WORK REQUIRED ::
Can you print the data exactly and leave out each image?

==== MATERIAL PROVIDED ====

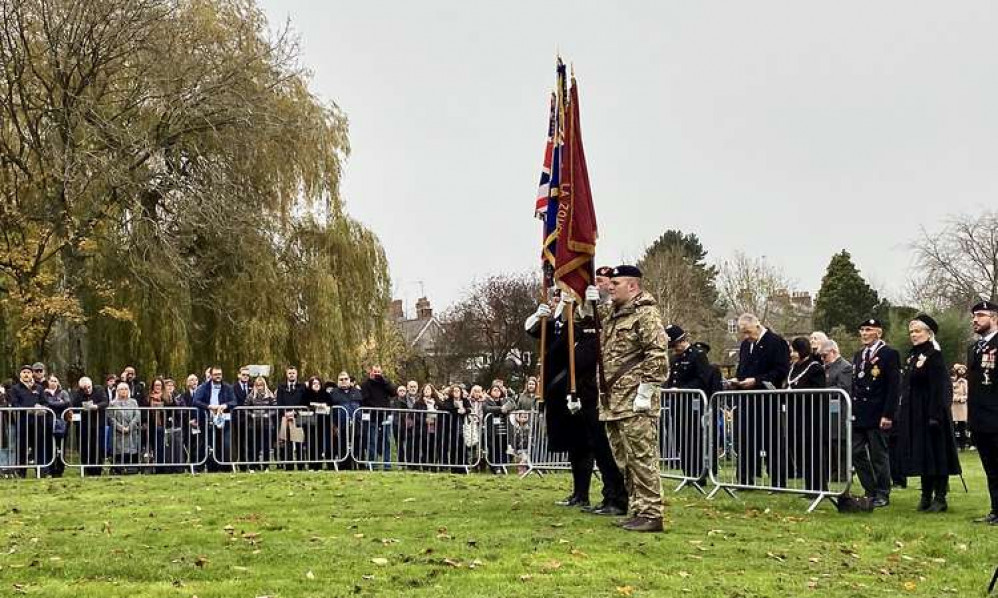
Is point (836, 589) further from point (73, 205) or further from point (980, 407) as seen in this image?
point (73, 205)

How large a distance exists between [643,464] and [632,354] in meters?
0.93

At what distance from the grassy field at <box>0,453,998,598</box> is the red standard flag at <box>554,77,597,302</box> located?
218 cm

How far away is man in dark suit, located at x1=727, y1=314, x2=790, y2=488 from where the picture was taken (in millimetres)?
12281

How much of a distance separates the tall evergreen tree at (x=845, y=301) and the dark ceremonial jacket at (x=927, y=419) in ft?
191

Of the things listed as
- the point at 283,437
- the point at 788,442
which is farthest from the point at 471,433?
the point at 788,442

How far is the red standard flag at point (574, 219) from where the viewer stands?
10.5 metres

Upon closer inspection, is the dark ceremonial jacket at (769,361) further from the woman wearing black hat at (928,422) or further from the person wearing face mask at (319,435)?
the person wearing face mask at (319,435)

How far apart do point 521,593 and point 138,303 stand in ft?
75.0

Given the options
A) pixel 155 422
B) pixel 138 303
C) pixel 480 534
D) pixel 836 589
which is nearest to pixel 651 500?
pixel 480 534

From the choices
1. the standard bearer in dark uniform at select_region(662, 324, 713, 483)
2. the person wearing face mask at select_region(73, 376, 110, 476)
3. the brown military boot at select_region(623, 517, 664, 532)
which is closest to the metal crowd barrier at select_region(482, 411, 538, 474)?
the standard bearer in dark uniform at select_region(662, 324, 713, 483)

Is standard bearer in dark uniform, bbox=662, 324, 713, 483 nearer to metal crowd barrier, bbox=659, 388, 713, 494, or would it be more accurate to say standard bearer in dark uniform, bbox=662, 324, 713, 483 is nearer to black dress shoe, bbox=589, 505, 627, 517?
metal crowd barrier, bbox=659, 388, 713, 494

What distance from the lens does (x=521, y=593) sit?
6.77 metres

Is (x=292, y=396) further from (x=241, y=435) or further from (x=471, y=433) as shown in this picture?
(x=471, y=433)

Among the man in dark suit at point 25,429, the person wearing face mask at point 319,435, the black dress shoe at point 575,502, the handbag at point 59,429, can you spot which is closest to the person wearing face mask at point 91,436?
the handbag at point 59,429
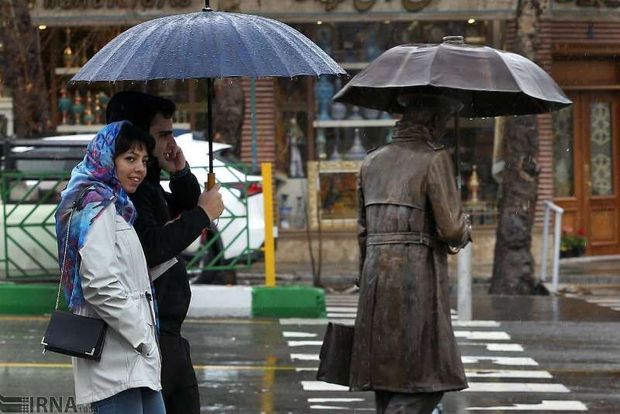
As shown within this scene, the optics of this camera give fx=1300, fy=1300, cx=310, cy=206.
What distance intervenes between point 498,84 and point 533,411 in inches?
129

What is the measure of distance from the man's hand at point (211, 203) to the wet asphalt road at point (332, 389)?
336cm

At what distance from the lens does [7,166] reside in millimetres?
13242

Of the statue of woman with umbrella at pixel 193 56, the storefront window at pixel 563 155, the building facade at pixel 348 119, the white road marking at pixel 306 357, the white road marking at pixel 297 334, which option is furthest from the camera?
the storefront window at pixel 563 155

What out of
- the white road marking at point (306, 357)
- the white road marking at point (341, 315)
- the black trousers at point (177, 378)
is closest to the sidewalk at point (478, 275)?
the white road marking at point (341, 315)

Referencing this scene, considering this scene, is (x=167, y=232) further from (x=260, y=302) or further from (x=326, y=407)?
(x=260, y=302)

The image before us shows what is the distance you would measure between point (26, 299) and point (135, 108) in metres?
7.84

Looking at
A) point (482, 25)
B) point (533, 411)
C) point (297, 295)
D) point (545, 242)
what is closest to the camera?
point (533, 411)

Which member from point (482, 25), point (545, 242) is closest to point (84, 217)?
point (545, 242)

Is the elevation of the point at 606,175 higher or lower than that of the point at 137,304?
lower

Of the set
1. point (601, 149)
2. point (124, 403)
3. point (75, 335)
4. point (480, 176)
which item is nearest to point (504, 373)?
point (124, 403)

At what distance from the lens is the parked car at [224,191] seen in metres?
13.2

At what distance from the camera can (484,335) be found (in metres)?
12.1

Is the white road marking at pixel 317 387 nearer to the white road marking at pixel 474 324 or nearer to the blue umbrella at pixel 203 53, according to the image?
the white road marking at pixel 474 324

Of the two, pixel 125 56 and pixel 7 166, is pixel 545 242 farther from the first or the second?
pixel 125 56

====

RESULT OF THIS TASK ::
Is point (836, 589) further from point (73, 205) or further from point (980, 407) as seen in this image?
point (73, 205)

How large a distance exists between [643,464] and [632,354] in meters?
0.93

At what distance from the grassy field at <box>0,453,998,598</box> is the red standard flag at <box>554,77,597,302</box> located?
218 cm

How far away is man in dark suit, located at x1=727, y1=314, x2=790, y2=488 from where the picture was taken (in millimetres)?
12281

How much of a distance separates the tall evergreen tree at (x=845, y=301) and the dark ceremonial jacket at (x=927, y=419) in ft?
191

Of the things listed as
- the point at 283,437
- the point at 788,442
which is farthest from the point at 471,433?
the point at 788,442

How far is the red standard flag at point (574, 219) from where the viewer stands?
10.5 metres

Upon closer inspection, is the dark ceremonial jacket at (769,361) further from the woman wearing black hat at (928,422) or further from the person wearing face mask at (319,435)?
the person wearing face mask at (319,435)

How far apart do point 521,593 and point 138,303 stand in ft?
75.0

Given the options
A) pixel 155 422
B) pixel 138 303
C) pixel 480 534
D) pixel 836 589
which is nearest to pixel 651 500?
pixel 480 534

From the choices
1. the standard bearer in dark uniform at select_region(662, 324, 713, 483)
2. the person wearing face mask at select_region(73, 376, 110, 476)
3. the brown military boot at select_region(623, 517, 664, 532)
which is closest to the metal crowd barrier at select_region(482, 411, 538, 474)?
the standard bearer in dark uniform at select_region(662, 324, 713, 483)

Is standard bearer in dark uniform, bbox=662, 324, 713, 483 nearer to metal crowd barrier, bbox=659, 388, 713, 494, or would it be more accurate to say standard bearer in dark uniform, bbox=662, 324, 713, 483 is nearer to black dress shoe, bbox=589, 505, 627, 517?
metal crowd barrier, bbox=659, 388, 713, 494

What distance from the lens does (x=521, y=593) sit?
6.77 metres

Is (x=292, y=396) further from (x=241, y=435) or further from (x=471, y=433) as shown in this picture?
(x=471, y=433)

Among the man in dark suit at point 25,429, the person wearing face mask at point 319,435, the black dress shoe at point 575,502, the handbag at point 59,429, can you spot which is closest to the person wearing face mask at point 91,436?
the handbag at point 59,429
As shown within this scene, the optics of this camera give fx=1300, fy=1300, cx=310, cy=206.
What distance intervenes between point 498,84 and point 533,411 in inches?
129

What is the measure of distance from the man's hand at point (211, 203) to the wet asphalt road at point (332, 389)?
336cm

At what distance from the lens does [7,166] reside in millimetres?
13242

Of the statue of woman with umbrella at pixel 193 56, the storefront window at pixel 563 155, the building facade at pixel 348 119, the white road marking at pixel 306 357, the white road marking at pixel 297 334, which option is furthest from the camera?
the storefront window at pixel 563 155

What out of
- the white road marking at point (306, 357)
- the white road marking at point (341, 315)
- the black trousers at point (177, 378)
is closest to the sidewalk at point (478, 275)?
the white road marking at point (341, 315)

Referencing this scene, considering this scene, is (x=167, y=232) further from (x=260, y=302) or further from (x=326, y=407)?
(x=260, y=302)

The image before us shows what is the distance you would measure between point (26, 299) and point (135, 108) in metres?
7.84

Looking at
A) point (482, 25)
B) point (533, 411)
C) point (297, 295)
D) point (545, 242)
what is closest to the camera?
point (533, 411)

Which member from point (482, 25), point (545, 242) is closest to point (84, 217)?
point (545, 242)

Is the elevation of the point at 606,175 higher or lower than that of the point at 137,304?
lower

Of the set
1. point (601, 149)
2. point (124, 403)
3. point (75, 335)
4. point (480, 176)
which item is nearest to point (504, 373)?
point (124, 403)

At what distance from the lens is the parked car at [224,191] seen in metres?
13.2

At what distance from the camera can (484,335) be found (in metres)?
12.1

Is the white road marking at pixel 317 387 nearer to the white road marking at pixel 474 324 or nearer to the blue umbrella at pixel 203 53, according to the image?
the white road marking at pixel 474 324

Of the two, pixel 125 56 and pixel 7 166, is pixel 545 242 farther from the first or the second?
pixel 125 56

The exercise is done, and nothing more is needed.